United World Project

Workshop

Syria, the Saliba convenience store will soon lift its shutters

 
 

He thought he would be forced to leave his city, Homs, and his elderly parents to seek work in another country. Instead, 22-year-old Saliba is about to open a minimarket in the same place where his father worked as a glassmaker, destroyed by the war.

Saliba’s father’s shop has been destroyed, the street where it stood is full of rubble, the houses ripped apart by explosions. But Saliba did not give up, and with the strength of his 22 years and the determination of one who does not want to give up his roots, he is still there, in the city of Homs, in the Bab Tadmor Wadi al-Sayeh area where he lives with his parents and now has a precise project in mind that goes beyond the devastation caused by years of war.

Yet Saliba Al-Khory had other plans for his future.
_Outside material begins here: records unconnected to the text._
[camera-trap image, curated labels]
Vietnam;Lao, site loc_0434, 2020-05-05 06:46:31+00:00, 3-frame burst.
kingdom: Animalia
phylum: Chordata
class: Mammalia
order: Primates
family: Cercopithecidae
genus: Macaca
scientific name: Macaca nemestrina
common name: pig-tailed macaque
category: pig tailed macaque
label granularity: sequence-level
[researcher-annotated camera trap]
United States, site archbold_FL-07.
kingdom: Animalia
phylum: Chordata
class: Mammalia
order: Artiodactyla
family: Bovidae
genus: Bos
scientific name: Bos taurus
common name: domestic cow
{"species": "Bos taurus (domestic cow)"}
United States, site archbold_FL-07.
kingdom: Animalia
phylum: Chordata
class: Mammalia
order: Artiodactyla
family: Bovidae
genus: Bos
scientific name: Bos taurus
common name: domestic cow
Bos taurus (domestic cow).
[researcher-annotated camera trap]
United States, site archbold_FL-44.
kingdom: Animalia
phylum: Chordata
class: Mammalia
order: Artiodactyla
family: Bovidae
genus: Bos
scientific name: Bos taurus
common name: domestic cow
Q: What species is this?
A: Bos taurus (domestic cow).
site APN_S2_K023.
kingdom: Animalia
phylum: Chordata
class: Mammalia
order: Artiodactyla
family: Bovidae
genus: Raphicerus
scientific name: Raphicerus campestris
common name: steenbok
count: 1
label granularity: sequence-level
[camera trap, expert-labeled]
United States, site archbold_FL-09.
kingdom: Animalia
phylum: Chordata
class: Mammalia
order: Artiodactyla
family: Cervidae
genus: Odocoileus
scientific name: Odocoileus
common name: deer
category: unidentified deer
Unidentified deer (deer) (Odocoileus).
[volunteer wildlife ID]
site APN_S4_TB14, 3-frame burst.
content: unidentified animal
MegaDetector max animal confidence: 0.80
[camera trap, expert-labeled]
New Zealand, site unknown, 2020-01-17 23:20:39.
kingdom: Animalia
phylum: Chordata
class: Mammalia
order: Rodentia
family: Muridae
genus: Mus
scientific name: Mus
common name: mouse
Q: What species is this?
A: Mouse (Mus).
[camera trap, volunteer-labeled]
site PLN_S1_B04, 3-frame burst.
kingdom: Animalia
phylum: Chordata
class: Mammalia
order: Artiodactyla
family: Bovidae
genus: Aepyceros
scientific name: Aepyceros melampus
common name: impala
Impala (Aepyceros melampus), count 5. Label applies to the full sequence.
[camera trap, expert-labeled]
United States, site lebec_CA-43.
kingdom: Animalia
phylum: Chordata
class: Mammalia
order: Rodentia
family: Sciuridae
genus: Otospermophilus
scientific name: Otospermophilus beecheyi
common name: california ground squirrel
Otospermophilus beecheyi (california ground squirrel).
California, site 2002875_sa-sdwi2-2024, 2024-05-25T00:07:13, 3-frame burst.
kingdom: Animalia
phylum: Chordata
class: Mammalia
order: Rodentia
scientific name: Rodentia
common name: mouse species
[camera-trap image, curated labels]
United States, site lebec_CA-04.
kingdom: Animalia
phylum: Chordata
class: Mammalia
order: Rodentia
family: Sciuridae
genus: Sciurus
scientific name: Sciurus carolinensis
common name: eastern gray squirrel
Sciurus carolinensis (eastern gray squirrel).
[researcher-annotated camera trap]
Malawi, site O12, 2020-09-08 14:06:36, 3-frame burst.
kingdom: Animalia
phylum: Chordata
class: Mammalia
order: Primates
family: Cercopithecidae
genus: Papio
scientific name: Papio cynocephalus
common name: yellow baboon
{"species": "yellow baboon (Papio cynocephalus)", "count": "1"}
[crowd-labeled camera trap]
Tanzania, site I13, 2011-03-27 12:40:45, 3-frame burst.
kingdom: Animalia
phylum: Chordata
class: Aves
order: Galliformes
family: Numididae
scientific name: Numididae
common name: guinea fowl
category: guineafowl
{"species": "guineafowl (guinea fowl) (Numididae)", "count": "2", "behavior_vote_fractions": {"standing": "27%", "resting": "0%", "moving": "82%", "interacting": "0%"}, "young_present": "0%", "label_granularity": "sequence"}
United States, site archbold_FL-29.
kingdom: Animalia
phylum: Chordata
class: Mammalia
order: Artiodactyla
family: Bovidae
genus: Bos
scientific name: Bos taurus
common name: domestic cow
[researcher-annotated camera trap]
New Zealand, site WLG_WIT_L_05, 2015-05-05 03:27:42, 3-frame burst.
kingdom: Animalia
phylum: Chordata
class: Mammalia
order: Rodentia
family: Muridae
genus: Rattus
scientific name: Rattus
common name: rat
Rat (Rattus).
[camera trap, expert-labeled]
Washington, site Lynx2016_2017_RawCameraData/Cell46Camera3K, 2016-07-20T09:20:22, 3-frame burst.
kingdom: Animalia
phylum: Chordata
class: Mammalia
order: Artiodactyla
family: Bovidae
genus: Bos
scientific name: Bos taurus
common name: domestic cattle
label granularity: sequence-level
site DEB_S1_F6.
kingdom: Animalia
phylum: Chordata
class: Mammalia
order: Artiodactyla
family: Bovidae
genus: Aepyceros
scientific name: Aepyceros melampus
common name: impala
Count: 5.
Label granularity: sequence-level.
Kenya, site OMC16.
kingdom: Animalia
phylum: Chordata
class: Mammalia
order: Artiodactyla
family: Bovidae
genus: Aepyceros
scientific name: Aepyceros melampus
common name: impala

When he finished high school, he thought he would leave Homs and Syria to try to build new opportunities elsewhere. It was not in his neighbourhood that he would have imagined working. His father worked as a glassmaker in Homs, but lost everything during the war, including the tools he needed to practice his profession. It was impossible to resume business. The only income to support the family is the meagre pension that Saliba’s father receives.

So when the opportunity arose to start afresh from the rubble, Saliba didn’t shy away from the idea of reopening the shutter of his bullet-riddled shop to start a new business: the young man entered the RestarT (Ripartre per Restare) project, aimed at unemployed people with experience in the production or commercial sector. With this support – which includes the supply of tools and anything else needed to start up the business – Saliba is already working on transforming his father’s old glass workshop into a minimarket, where the shelves will also contain cheese, yoghurt and butter made by his mother.

Thanks to RestarT Saliba already has a refrigerator for drinks and an electricity generator, which will allow him to work even in the absence of electricity, as well as a range of products to sell, such as vegetables, oils, spices, coffee. This way the shop is not empty at the time of opening. Everything is now in boxes, but soon everything will be placed on shelves inside the minimarket.

His elderly father is always by his side, ready to help him even when the shutters are raised to start this new business here in Homs, a city Saliba no longer wants to leave. Since, however, beautiful things are accompanied by other beautiful things in the name of reciprocity, the young man expressed a wish: on days when the minimarket will be closed, Saliba will distribute food baskets to a number of families in need.